## Text excerpt
········
Uranium contaminated property collapsing into Detroit River

Controversy continues to brew following revelations of repeated shoreline collapses into the Detroit River of a property contaminated with uranium, PCBs and other dangerous chemicals from an abandoned Manhattan Project contract facility in Detroit, Michigan.

beyondnuclear.org

Michigan.gov

The most recent collapse into the river occurred on November 26 or 27, 2019 but was not reported until a week later with a tip off to the Windsor Star newspaper just across the river in Canada. A previous collapse into the river occurred in October 2011 did not apparently result in remediations. The old Revere Copper and Brass site, now known as Detroit Bulk Storage, was used in the 1940s to process more than a thousand tons of uranium that was rolled into fuel rods to make the fissionable material for the first atomic bombs at the end of World War II. The facility continued to operate as part of the nation’s atomic bomb assembly line well into the 1950s before winding down and eventually abandoned in 1984. It is considered just one of hundreds of nuclear weapons contractor sites that make up America’s forgotten nuclear “waste land.”
········
## Task A
Answer these questions from the article about the contaminated Detroit River property, one line each:
(i) On what dates did the most recent collapse into the river occur?
(ii) What is the old Revere Copper and Brass site now known as?
(iii) In what year was the facility eventually abandoned?
## Task B
Continue the article about the uranium-contaminated Detroit River property from where it stops.
········
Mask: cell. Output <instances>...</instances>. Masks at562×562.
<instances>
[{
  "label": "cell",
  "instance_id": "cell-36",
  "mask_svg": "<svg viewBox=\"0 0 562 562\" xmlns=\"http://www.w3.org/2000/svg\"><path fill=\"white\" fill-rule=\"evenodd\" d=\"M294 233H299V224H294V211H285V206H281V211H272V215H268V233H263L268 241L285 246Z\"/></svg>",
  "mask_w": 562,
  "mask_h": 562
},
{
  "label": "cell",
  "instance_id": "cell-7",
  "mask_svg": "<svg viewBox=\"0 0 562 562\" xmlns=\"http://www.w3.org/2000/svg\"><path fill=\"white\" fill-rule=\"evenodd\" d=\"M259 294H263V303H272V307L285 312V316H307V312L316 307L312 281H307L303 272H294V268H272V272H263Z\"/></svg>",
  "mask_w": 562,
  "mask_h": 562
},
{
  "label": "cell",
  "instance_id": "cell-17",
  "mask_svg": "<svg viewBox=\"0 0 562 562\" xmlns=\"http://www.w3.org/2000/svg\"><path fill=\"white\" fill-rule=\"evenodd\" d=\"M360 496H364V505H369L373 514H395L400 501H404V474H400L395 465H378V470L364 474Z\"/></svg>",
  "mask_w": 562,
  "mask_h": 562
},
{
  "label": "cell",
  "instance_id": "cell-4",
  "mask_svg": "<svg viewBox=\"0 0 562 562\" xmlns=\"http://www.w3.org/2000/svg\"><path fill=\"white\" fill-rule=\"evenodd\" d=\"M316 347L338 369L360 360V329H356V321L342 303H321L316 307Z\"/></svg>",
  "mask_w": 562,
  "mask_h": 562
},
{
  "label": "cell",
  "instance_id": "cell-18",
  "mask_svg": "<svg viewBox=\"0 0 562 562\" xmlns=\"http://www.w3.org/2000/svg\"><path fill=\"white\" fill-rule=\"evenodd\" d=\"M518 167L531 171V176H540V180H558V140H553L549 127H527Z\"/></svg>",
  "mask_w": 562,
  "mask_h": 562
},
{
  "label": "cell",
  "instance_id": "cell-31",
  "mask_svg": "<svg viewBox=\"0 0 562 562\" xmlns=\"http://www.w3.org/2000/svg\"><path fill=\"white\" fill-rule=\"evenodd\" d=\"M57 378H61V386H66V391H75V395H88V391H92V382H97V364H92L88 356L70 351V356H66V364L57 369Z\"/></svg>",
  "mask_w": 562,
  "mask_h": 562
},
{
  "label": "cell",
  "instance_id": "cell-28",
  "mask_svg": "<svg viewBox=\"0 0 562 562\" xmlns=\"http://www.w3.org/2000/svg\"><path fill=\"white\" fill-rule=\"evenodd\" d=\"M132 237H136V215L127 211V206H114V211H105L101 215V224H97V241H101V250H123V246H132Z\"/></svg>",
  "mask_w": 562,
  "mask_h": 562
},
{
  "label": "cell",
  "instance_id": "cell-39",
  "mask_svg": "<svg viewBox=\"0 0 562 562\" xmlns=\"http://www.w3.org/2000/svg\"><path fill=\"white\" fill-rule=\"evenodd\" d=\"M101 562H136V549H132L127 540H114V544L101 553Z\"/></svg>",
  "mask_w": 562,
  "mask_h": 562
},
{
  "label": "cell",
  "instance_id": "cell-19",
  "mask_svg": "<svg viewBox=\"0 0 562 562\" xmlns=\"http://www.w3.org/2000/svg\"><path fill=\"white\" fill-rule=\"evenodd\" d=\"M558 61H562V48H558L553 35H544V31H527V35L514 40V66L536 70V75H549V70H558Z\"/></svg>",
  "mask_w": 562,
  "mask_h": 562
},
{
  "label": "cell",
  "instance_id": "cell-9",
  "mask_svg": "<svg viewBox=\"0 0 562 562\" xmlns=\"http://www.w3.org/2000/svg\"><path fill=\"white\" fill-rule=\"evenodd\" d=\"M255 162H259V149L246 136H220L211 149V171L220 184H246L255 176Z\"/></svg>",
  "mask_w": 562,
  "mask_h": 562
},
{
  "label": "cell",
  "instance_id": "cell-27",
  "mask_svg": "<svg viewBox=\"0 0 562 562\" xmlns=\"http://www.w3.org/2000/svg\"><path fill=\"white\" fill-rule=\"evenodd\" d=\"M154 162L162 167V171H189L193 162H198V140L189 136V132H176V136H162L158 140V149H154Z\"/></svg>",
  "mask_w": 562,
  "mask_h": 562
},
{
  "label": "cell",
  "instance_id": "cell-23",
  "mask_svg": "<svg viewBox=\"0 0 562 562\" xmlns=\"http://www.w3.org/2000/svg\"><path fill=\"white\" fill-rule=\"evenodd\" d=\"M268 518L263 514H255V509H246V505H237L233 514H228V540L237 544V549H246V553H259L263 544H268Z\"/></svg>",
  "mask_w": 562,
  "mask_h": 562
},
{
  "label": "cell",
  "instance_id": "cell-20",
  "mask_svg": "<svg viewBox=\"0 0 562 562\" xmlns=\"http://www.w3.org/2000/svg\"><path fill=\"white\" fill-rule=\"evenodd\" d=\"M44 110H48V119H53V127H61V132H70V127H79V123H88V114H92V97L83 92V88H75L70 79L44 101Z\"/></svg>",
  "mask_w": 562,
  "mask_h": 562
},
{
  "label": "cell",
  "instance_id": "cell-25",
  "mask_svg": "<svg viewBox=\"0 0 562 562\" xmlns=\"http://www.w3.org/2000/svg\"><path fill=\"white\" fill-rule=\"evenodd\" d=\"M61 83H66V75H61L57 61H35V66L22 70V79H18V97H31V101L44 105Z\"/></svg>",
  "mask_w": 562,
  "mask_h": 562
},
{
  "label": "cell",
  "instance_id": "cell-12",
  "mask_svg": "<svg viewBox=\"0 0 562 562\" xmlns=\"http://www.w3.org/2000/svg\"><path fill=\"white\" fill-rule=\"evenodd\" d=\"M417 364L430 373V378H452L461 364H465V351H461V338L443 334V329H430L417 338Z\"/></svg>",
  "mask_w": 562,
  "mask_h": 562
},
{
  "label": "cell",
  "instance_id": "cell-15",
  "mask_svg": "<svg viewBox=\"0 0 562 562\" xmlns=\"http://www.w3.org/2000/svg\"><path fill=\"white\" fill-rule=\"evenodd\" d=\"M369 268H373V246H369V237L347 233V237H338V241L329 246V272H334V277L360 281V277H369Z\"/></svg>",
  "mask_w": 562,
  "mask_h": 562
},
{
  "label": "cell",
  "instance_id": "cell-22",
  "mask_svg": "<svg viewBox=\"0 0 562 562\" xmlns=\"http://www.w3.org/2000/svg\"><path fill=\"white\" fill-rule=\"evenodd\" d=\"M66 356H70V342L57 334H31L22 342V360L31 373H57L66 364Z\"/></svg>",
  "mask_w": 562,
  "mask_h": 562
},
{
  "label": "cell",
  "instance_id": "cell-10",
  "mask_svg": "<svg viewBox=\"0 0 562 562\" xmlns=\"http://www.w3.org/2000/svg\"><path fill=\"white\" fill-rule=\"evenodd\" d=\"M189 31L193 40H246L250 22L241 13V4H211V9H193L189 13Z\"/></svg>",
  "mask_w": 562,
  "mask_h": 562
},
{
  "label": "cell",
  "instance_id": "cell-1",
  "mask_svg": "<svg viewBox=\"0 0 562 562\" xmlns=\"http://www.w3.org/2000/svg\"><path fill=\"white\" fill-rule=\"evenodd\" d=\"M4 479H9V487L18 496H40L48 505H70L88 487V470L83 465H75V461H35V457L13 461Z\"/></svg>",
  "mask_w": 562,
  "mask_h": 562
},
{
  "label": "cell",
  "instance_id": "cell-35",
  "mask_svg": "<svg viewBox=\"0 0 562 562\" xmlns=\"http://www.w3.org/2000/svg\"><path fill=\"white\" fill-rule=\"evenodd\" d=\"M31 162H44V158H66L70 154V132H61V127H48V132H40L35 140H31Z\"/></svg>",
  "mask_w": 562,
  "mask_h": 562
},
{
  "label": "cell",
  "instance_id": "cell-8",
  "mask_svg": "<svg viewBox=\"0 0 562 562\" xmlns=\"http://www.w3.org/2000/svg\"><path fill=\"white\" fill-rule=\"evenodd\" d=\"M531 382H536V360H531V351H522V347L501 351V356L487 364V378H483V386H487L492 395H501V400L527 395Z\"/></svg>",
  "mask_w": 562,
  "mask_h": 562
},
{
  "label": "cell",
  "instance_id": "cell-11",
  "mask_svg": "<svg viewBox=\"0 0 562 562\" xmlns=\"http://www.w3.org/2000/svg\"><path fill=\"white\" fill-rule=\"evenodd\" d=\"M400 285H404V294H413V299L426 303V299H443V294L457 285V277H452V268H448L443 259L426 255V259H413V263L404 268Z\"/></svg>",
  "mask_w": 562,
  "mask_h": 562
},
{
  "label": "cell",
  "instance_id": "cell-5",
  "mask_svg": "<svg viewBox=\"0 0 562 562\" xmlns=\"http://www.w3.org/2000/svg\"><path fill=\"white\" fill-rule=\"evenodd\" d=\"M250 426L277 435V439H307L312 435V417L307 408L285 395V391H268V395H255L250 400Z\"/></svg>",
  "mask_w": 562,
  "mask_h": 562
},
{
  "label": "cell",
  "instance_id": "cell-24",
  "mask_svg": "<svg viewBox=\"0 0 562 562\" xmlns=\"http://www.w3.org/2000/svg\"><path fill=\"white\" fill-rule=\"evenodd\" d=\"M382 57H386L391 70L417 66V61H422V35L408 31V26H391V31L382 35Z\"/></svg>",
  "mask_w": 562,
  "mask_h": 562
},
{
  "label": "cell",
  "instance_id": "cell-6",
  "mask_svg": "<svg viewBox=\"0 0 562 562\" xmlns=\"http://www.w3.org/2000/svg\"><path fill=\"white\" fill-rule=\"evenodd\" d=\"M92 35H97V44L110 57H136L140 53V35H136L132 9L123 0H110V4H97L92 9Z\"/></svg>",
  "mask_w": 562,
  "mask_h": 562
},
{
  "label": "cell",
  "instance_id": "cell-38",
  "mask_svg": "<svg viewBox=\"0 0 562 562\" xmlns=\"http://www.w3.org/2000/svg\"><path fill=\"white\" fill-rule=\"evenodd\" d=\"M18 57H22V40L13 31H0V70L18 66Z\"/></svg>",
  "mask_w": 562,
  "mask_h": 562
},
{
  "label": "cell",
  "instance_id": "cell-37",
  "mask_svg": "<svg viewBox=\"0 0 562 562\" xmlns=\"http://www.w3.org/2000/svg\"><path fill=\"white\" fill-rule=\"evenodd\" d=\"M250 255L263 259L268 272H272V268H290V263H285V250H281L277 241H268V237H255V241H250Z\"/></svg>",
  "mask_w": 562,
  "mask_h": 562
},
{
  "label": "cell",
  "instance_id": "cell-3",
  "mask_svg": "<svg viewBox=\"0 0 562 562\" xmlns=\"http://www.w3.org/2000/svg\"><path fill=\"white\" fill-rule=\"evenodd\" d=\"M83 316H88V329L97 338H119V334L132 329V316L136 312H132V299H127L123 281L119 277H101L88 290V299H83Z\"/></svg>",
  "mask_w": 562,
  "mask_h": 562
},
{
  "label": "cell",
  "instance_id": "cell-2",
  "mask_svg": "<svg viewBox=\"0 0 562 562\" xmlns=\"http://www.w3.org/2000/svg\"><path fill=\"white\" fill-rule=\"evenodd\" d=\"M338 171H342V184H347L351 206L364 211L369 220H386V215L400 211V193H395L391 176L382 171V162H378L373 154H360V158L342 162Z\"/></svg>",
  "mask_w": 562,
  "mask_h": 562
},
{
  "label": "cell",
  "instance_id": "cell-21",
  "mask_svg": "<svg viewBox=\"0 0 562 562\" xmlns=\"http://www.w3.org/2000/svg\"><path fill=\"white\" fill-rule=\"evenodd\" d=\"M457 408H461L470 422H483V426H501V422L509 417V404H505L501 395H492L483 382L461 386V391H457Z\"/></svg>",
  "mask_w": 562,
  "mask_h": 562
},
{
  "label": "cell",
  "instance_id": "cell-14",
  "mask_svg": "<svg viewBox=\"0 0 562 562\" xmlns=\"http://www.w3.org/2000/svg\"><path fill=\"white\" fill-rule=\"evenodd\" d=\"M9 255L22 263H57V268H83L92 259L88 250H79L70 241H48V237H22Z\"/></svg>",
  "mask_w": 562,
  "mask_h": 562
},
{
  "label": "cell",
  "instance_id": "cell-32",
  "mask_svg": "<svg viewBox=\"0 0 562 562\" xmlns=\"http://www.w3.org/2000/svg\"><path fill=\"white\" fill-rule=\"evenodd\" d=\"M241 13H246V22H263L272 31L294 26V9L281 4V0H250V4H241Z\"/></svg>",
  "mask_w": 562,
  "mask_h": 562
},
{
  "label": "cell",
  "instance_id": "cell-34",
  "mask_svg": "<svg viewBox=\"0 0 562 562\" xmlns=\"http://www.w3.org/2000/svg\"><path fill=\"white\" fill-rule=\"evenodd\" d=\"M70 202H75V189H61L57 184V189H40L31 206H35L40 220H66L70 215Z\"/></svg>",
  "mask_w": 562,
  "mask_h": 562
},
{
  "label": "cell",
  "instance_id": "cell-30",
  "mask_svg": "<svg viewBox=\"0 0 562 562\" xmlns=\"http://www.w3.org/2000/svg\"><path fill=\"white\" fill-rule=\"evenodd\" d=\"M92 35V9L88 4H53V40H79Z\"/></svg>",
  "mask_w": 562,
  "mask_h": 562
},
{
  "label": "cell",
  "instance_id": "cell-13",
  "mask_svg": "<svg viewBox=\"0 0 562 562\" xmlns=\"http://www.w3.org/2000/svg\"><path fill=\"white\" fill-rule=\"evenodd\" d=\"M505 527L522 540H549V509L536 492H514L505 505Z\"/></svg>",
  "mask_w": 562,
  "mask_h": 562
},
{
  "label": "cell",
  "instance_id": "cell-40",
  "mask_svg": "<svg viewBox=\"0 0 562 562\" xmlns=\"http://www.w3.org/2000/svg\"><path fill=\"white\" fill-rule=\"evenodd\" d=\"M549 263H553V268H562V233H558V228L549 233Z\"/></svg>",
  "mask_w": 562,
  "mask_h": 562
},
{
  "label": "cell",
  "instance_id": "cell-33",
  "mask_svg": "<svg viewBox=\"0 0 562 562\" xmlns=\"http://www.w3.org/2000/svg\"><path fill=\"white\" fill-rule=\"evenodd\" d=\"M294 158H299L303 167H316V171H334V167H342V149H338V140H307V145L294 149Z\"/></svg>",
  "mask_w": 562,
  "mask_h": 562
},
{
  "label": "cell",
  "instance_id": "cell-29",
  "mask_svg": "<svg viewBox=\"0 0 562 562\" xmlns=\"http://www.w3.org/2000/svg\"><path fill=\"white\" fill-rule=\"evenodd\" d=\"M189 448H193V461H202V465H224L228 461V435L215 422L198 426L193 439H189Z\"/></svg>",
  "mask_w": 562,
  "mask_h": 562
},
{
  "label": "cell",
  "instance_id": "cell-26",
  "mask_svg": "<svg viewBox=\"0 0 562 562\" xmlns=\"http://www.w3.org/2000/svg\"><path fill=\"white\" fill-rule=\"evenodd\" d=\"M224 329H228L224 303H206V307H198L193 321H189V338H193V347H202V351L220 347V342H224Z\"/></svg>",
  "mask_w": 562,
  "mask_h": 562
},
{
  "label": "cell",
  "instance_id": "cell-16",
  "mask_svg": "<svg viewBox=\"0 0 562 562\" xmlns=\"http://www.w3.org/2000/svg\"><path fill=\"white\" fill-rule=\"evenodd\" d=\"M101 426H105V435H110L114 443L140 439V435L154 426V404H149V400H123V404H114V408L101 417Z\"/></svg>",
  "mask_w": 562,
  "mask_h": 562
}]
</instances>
········
## Answer area A
(i) November 26 or 27, 2019
(ii) Detroit Bulk Storage
(iii) 1984

## Answer area B
Of public concern, a 2011 assessment by the U.S. National Institute for Occupational Safety and Health  concluded the “potential exists for significant residual radiation” in the contaminated earth under the Revere Copper and Brass facility. Since the 2019 collapse, the Michigan Department of Environment, Great Lakes and Energy (EGLE) has been surveying the site  by taking radiation measurements in and around the broken ground and water samples from the Detroit River. All of the measurements are reporting “normal” radiation levels. These measurements do not reveal what might have been in the water more than a week earlier before the plume was carried down river.  Nevertheless, the international community on both sides of the Detroit Riveris remains disturbed that the November collapse went unnoticed and downriver communities were not alerted for seven days.  Both Detroit and Windsor have municipal drinking water intake and treatment facilities in proximity to the contaminated site but there are no real time radiation monitoring systems at the intakes that could alert public health officials.

Local environmentalists are pointing out that these recurring avalanches disturb river sediment and resuspend uranium and other hazardous materials into the river water.

The State of Michigan’s top drinking water protection official is offering assurance that the state is doing everything it can to safeguard public health. However, the obvious protective actions should be focusing on remediation of the contamination at the abandoned Revere Copper and Brass site.  State and Federal officials are meeting with Michigan residents already outraged and frigthened by the mass poisoning of the City of Flint, Michigan’s drinking water system with another heavy metal, lead.